The lessons were clear this time. Don’t take your health for granted. Don’t assume you’ve got tomorrow. When you’re in pain, tell someone. I received a cool scar and these useful lessons. As I continued growing through college and beyond, I remembered these lessons. They helped me be more present. They helped me to act now, not later. They helped me remember to ask for help when I need it.
The third time I almost died I was forty-eight years old. I’d been a consultant and a professor, and somehow morphed into a writer and professional speaker. One of my clients held a big event at the Texas Motor Speedway. They asked me to deliver a keynote. They not only agreed to my fee, but they offered me a ride in a real NASCAR race car. Honestly, I was scared and thrilled at the same time.
I put on the big protective suit and helmet and they helped me climb through the open window of a mean looking machine. Five other people who were attending the event were also being helped into cars lined up in front of mine. They strapped me in, my driver bumped knuckles with me, and we took off. The speed was unimaginable and a little frightening. As we hit the second turn, I remember thinking it just seemed impossible to control these monsters while turning at well over 100 miles per hour.
The car twenty feet in front of us spun out. Once, and then twice – slamming into the wall. My driver jerked the car to the left, an emergency maneuver that likely saved our lives. We missed slamming into them by maybe three feet. He pulled off the track, followed by the rest of the cars. Emergency personnel rushed out. The driver was fine. His passenger was shaken up with a gash on her chin, but mostly okay. Believe it or not, an hour later we all went out again for a few more laps – including the injured woman.

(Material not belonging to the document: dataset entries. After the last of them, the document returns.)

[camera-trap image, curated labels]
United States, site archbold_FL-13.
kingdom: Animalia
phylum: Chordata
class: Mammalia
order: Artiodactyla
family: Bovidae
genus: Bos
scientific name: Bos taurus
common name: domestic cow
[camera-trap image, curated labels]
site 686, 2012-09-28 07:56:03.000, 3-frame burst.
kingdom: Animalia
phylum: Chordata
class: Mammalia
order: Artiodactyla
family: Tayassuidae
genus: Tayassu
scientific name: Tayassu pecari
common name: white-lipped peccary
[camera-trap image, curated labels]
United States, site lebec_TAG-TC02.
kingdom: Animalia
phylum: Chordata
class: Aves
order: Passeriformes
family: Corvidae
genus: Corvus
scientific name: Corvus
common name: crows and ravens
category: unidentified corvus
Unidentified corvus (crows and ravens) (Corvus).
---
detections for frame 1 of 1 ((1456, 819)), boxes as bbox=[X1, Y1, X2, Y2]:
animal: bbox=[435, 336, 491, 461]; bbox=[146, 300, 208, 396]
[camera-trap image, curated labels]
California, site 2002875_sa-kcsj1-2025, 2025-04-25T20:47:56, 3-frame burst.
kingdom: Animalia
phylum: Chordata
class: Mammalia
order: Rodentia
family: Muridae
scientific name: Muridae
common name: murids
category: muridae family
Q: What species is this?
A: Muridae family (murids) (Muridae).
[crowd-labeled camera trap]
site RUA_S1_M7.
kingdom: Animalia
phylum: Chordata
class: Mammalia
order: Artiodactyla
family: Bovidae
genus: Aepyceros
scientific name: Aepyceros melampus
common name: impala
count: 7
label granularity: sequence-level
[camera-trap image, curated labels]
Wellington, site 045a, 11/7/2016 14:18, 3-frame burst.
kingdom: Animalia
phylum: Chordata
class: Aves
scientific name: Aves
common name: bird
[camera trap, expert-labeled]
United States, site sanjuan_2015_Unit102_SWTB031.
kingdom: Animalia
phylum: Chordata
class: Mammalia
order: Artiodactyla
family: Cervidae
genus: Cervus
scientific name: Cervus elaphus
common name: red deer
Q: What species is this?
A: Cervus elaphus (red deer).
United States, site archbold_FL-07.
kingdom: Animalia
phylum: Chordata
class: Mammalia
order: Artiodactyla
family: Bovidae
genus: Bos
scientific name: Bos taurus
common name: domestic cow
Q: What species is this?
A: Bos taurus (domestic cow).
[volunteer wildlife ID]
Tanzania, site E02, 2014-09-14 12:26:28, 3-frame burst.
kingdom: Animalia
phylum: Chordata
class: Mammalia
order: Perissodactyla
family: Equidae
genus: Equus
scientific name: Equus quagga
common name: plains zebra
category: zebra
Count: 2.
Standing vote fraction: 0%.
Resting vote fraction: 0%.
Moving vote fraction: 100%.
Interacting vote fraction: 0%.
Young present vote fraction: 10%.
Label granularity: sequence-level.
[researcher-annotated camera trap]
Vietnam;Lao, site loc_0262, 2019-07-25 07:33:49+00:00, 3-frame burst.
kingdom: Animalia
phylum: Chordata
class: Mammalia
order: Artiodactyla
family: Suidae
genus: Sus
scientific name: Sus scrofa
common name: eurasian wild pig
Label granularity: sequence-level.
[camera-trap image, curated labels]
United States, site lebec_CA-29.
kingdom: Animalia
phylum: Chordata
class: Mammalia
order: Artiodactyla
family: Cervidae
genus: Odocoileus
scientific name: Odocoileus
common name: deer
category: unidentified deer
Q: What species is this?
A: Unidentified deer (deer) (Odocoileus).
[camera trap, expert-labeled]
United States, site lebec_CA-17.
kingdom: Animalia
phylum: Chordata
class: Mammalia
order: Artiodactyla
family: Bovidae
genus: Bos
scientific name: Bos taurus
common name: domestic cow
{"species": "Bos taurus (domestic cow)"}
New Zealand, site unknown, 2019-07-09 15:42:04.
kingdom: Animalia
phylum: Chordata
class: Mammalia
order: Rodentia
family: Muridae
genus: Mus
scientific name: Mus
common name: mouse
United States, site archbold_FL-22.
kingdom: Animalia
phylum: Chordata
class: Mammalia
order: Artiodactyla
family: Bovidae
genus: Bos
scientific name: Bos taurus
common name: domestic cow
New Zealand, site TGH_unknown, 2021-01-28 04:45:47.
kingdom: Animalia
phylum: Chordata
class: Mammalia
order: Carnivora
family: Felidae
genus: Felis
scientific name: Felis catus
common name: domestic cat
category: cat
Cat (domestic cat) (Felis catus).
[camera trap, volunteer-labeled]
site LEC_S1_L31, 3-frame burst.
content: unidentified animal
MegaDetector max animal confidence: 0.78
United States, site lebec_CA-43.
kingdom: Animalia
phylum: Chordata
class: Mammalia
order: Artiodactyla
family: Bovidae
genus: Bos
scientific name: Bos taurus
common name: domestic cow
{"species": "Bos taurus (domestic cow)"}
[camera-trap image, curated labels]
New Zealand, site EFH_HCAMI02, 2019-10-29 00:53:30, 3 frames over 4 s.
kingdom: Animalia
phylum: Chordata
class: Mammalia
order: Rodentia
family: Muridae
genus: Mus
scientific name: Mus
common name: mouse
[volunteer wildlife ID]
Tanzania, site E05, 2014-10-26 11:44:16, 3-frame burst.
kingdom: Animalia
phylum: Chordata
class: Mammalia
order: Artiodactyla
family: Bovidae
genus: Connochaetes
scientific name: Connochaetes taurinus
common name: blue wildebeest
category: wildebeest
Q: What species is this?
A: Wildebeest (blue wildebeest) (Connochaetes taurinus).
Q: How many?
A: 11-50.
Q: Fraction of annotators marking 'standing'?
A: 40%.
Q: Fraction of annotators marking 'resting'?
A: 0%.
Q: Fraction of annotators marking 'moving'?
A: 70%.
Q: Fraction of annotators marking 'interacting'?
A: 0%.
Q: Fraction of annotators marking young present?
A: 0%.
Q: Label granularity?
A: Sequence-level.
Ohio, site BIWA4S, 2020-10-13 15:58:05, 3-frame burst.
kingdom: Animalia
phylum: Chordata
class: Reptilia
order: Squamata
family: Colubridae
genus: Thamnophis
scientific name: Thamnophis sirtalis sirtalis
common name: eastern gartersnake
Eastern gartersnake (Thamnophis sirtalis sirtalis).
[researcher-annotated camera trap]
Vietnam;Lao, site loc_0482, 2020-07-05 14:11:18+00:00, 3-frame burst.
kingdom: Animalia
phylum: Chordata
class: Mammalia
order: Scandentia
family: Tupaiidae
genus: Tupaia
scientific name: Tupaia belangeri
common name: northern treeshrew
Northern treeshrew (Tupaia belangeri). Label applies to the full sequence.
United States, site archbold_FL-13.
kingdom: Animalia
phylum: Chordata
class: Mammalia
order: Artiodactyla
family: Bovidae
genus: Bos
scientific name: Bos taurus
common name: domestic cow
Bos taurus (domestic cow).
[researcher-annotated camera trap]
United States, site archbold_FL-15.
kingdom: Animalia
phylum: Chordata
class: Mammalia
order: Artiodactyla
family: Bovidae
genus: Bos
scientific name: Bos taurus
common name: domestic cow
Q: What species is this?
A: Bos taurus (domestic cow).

For me, this near-death experience was about facing your fears. Trusting someone to do something you can’t do for yourself. It was about bouncing back after a setback to try again. It was about perseverance. I’ve never been a NASCAR person, but I loved the experience. It gave me a few valuable insights that I’ll remember as I continue trying new things in life.
I met a man once after giving a speech who wanted to share his story. Cancer left him with only one testicle. He said losing the other testicle was the greatest thing that ever happened to him. A few years later in that race car I remembered him and his story. I got it. Life is fleeting. It’s also amazing and full of potential far beyond what most of us dream. When you face death and survive, you face life in a new and heightened way – far less likely to take things for granted, more likely to be grateful and live fully. For that, I’m forever grateful.